La Mosquée de Québec laissera le soin aux familles des personnes tuées de se prononcer. Pour l’instant, elle ne souhaite pas les «bousculer». 

«Quand on discute, les familles nous disent “on veut tourner la page”, je vous assure. On veut revivre avec nos enfants, on veut les faire grandir. Mais quand il y a une annonce comme aujourd’hui, ils n’ont pas le choix d’ouvrir la télé et se rappeler [du drame].» 

La Mosquée de Québec est peinée de la décision, son porte-parole croit que la peine devait être à la hauteur du crime commis envers la société. Il souhaite que ce cas serve d’exemple pour les actes de violence semblables qui pourraient être commis dans le futur. 

«Ce n’est pas par égoïsme qu’on est déçus, c’est par empathie envers la société québécoise qui nous a acceptés et dans laquelle nous vivons.
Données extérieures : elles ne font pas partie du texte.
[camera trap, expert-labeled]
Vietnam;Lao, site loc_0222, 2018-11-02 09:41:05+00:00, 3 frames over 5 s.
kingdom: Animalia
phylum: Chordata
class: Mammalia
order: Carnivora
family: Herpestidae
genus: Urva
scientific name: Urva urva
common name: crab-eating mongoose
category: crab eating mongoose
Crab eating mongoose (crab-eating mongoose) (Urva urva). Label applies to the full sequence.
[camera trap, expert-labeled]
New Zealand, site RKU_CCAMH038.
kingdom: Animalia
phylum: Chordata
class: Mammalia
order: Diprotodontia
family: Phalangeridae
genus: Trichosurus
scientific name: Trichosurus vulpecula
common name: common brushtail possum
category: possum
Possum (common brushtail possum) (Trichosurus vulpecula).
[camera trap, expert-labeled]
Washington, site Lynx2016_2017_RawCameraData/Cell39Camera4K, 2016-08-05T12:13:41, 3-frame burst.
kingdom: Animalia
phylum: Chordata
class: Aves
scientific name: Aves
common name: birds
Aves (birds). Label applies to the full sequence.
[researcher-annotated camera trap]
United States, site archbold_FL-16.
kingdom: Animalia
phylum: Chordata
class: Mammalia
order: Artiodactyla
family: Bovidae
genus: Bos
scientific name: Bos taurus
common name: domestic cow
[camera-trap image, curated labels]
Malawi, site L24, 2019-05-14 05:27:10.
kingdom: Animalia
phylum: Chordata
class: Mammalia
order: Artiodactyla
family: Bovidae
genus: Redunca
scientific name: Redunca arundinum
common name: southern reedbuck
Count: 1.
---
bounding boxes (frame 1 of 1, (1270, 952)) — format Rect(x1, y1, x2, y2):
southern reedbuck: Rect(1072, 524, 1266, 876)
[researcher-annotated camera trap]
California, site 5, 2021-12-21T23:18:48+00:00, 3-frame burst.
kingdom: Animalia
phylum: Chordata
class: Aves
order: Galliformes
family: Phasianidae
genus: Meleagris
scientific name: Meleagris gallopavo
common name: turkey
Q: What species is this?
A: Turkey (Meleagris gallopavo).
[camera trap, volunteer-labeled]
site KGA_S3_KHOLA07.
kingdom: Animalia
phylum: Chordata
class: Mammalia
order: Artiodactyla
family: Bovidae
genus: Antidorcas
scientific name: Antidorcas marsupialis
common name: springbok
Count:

Que les gens le sachent, nous ne sommes pas amers contre la société, nous sommes amers contre des décisions qui nous font reculer et qui font que la société risque de revivre des désastres plus tard», a martelé M. Benabdallah. 

Un recours devant la Cour suprême n’est pas écarté pour la Mosquée de Québec, toutefois, il est bien trop tôt pour se prononcer sur le sujet. 

«La Mosquée de Québec prendra le temps pour lire la décision et [demander] conseils auprès de spécialistes de la chose pour ensuite donner une suite à la décision. […] S’il faut aller jusqu’en haut, on va aller jusqu’en haut. Il faut que ce cas ne soit pas le cas d’un individu, c’est un cas sociétal», termine Boufeldja Benabdallah.